What happened? As reported in their paper “Collagen-Anchored Interleukin-2 and Interleukin-12 Safely Reprogram the Tumor Microenvironment in Canine Soft-Tissue Sarcomas” in Clinical Cancer Research, they discovered exciting evidence that the timing of the cytokine dose was crucial. “There were two big takeaways from this experiment, “said Fan. “First, intratumoral anchoring – deposition of cytokines – is safe and effective in eliciting a robust immune response. Secondly, even though we induced an inflammatory signal, counter-regulatory mechanisms quickly extinguished it. This study demonstrates that single-agent immunotherapies, while potent in exerting activity, will likely be more effective when used in combination with other therapies that mitigate compensatory measures initiated by the immune system to control inflammation.”
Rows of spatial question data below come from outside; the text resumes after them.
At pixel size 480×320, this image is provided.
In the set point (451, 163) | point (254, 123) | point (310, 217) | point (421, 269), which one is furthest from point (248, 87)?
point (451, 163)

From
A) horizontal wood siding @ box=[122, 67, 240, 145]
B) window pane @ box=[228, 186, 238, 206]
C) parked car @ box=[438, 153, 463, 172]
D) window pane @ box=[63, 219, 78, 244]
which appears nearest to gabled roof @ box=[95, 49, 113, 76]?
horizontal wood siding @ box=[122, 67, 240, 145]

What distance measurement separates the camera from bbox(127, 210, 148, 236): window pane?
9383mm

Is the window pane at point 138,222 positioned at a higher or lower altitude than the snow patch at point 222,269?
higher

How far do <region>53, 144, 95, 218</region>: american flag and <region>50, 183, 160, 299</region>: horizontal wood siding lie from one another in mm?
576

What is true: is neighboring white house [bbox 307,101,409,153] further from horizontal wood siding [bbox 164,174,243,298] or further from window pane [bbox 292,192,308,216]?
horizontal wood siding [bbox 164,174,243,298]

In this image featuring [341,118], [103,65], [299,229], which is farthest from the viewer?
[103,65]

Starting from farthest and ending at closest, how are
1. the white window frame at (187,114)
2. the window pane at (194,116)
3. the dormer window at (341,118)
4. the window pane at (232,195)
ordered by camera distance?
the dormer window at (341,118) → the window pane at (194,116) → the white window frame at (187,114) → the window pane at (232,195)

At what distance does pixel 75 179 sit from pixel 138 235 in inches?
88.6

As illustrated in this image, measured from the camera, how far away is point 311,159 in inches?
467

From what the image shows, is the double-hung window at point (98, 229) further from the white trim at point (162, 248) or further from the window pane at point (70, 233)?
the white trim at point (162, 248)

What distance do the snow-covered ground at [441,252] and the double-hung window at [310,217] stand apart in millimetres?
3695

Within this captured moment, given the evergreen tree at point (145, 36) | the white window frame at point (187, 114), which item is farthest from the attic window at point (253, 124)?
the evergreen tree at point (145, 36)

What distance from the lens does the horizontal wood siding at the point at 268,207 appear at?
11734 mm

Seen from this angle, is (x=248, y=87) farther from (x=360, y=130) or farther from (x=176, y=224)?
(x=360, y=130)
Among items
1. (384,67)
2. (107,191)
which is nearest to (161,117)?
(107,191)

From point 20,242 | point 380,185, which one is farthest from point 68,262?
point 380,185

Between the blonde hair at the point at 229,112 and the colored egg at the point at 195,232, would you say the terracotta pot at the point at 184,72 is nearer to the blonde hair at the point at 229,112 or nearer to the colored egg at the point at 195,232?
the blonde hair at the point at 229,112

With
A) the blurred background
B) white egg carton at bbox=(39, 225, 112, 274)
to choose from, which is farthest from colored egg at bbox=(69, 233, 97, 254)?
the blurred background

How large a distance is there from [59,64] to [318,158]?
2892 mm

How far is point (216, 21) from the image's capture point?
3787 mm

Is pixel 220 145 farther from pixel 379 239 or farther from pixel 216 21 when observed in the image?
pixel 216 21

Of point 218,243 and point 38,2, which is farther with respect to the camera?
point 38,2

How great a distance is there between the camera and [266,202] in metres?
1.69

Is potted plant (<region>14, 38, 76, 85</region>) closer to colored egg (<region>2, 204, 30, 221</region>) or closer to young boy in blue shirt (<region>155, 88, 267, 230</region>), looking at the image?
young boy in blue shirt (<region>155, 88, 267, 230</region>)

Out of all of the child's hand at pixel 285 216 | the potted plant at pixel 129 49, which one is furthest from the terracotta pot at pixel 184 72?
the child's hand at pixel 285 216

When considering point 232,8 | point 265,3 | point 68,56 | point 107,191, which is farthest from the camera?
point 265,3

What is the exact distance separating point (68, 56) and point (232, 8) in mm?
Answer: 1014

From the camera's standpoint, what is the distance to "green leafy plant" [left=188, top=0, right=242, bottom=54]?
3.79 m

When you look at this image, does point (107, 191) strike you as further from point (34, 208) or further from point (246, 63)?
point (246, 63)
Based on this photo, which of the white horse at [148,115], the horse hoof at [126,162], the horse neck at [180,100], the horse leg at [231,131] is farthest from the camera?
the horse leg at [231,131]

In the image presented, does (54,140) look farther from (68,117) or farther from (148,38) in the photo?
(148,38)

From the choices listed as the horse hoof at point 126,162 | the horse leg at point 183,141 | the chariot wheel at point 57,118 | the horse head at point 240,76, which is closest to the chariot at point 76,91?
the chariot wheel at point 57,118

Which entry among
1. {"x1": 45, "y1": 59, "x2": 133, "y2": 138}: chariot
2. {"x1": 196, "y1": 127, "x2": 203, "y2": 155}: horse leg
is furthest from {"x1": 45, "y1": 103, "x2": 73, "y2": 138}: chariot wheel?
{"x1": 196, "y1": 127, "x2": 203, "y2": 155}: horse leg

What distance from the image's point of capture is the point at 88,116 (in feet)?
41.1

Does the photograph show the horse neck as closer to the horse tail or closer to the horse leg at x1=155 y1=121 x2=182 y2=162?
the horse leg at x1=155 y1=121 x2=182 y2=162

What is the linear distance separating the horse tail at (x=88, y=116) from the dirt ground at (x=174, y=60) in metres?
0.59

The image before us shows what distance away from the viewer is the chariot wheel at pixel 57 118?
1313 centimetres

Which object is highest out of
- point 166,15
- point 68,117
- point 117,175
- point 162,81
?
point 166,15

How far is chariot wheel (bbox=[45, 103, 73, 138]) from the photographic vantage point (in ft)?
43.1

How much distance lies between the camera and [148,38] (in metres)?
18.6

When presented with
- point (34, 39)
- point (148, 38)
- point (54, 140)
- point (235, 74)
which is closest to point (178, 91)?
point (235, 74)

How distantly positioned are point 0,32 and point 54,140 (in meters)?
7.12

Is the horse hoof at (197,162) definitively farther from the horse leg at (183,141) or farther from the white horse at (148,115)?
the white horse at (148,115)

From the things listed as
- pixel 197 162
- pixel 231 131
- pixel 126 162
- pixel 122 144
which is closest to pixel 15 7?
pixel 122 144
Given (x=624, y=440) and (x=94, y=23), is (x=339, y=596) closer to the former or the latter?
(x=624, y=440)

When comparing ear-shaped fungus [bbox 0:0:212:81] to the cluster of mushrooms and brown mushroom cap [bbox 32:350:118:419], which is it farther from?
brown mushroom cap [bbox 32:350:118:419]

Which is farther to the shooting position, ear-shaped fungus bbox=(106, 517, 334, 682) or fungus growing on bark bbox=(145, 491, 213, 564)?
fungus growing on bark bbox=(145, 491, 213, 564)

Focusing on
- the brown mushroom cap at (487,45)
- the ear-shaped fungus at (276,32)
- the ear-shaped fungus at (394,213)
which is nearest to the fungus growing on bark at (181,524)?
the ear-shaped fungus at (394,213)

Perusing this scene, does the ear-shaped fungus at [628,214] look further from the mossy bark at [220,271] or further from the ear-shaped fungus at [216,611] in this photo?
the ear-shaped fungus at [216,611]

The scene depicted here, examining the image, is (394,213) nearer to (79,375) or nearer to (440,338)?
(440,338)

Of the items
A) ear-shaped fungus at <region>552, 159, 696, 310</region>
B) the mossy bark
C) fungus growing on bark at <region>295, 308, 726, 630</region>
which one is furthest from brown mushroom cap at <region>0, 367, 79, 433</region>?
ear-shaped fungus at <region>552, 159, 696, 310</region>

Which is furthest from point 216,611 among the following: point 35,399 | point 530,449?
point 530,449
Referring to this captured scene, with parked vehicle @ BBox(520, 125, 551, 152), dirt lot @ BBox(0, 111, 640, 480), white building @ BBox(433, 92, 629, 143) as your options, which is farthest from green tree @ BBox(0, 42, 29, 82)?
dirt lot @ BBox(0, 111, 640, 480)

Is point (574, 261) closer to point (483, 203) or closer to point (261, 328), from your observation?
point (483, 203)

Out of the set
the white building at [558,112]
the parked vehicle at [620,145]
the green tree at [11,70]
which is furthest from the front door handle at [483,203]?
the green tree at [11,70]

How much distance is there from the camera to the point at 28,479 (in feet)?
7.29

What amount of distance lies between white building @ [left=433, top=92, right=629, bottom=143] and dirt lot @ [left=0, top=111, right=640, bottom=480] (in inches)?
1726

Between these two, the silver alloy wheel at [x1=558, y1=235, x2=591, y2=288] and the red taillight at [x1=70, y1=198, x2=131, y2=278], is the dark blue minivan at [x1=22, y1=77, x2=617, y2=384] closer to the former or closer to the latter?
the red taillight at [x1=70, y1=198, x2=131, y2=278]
What’s next for the research team? Fan and Wittrup learned that timing is critical for the efficacy of this strategy, and they recognize the need for a lucid understanding of the counter-regulatory mechanisms that extinguish the inflammation. In response, they are designing future studies to understand better these variables and how to use other adjuvant therapies to mitigate the rapid extinguishing of the inflammation at the tumor site. The team will pursue additional funding that involves new investigators who can bring imaging expertise to the team for noninvasive tumor analysis.

The team is optimistic about the results of this study and the implications for future cancer therapeutics. “Ideally, we will further advance the novelty, activity, and reproducible benefit of this cytokine strategy for cancer immunotherapy,” said Fan. 

Tim Fan is a Cancer Center at Illinois (CCIL) program leader, a professor of veterinary clinical medicine at the College of Veterinary Medicine, and is affiliated with the Carle Illinois College of Medicine. This research was supported by the National Institutes of Health.